Nothing outside the lines below from the one containing "Oiseau de chéri" through the one containing "Potted Hick's yew" is to be printed; print those exactly, ends included, and drop the pictures.

# Supplied records
▼▼▼
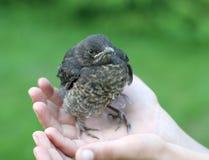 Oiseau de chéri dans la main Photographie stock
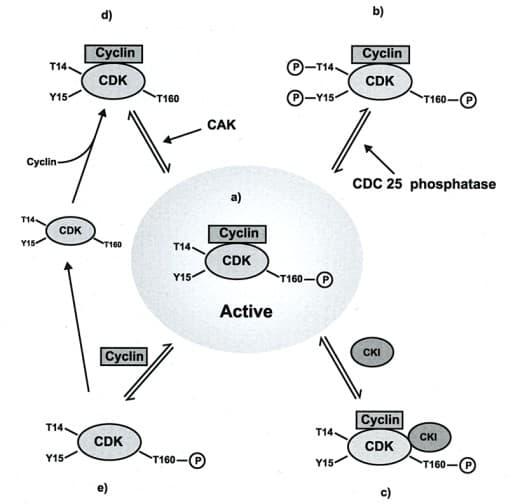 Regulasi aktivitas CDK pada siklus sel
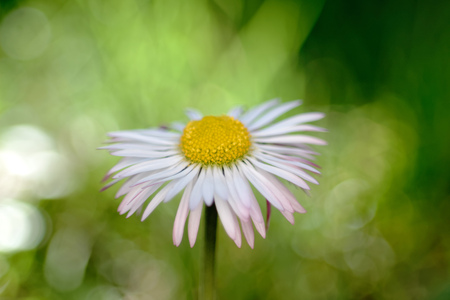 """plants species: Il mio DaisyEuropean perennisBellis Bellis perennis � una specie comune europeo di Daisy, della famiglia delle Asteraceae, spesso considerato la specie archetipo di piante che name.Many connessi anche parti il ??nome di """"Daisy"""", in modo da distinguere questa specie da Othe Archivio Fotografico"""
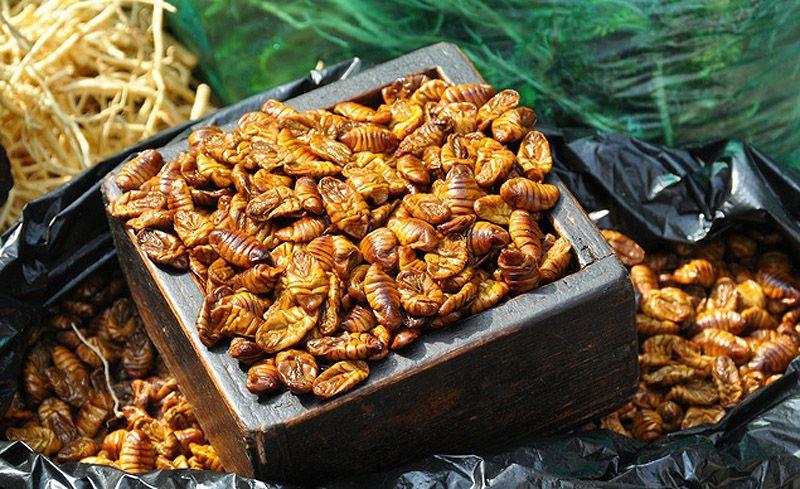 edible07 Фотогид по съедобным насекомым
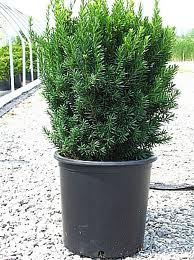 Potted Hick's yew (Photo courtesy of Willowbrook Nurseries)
▲▲▲
▼▼▼
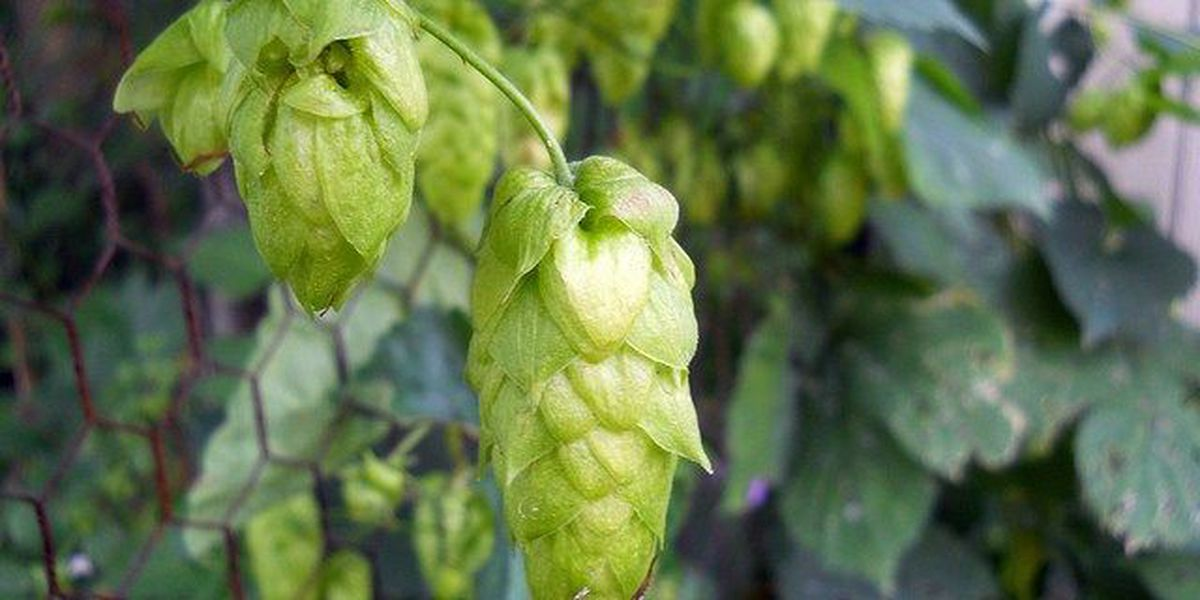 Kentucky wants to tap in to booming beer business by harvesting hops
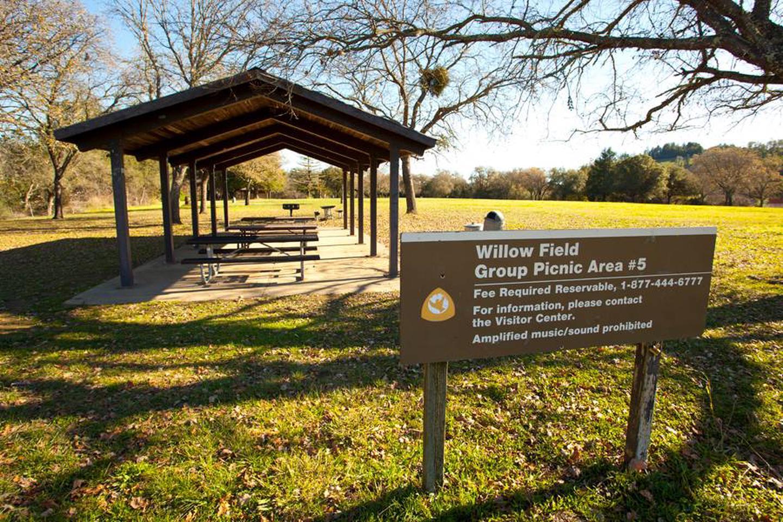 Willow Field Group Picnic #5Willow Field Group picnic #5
▲▲▲
▼▼▼
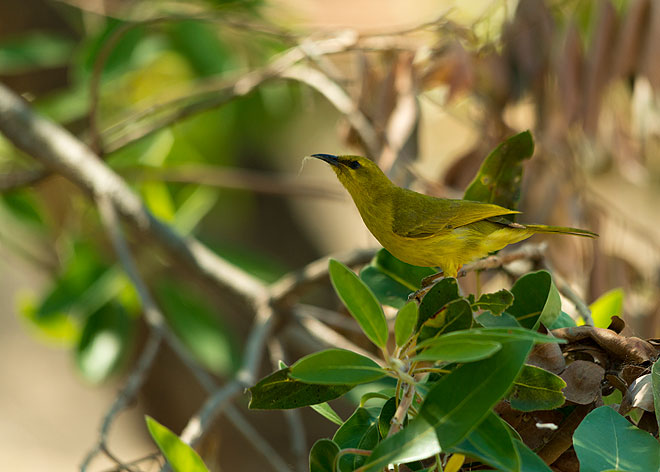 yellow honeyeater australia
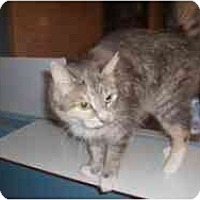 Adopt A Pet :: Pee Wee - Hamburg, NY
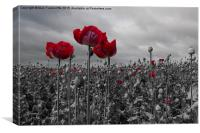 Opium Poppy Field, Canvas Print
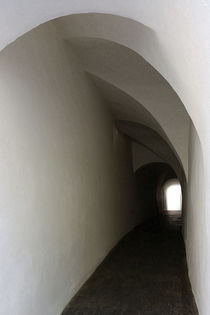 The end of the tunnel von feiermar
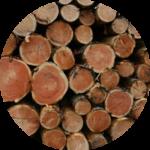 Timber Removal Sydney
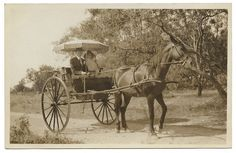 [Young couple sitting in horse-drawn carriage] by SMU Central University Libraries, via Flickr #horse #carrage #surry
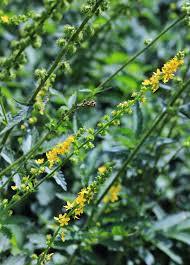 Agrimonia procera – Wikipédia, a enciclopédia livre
▲▲▲
# Answer to the exercise
 Oiseau de chéri dans la main Photographie stock
 Regulasi aktivitas CDK pada siklus sel
 """plants species: Il mio DaisyEuropean perennisBellis Bellis perennis � una specie comune europeo di Daisy, della famiglia delle Asteraceae, spesso considerato la specie archetipo di piante che name.Many connessi anche parti il ??nome di """"Daisy"""", in modo da distinguere questa specie da Othe Archivio Fotografico"""
 edible07 Фотогид по съедобным насекомым
 Potted Hick's yew (Photo courtesy of Willowbrook Nurseries)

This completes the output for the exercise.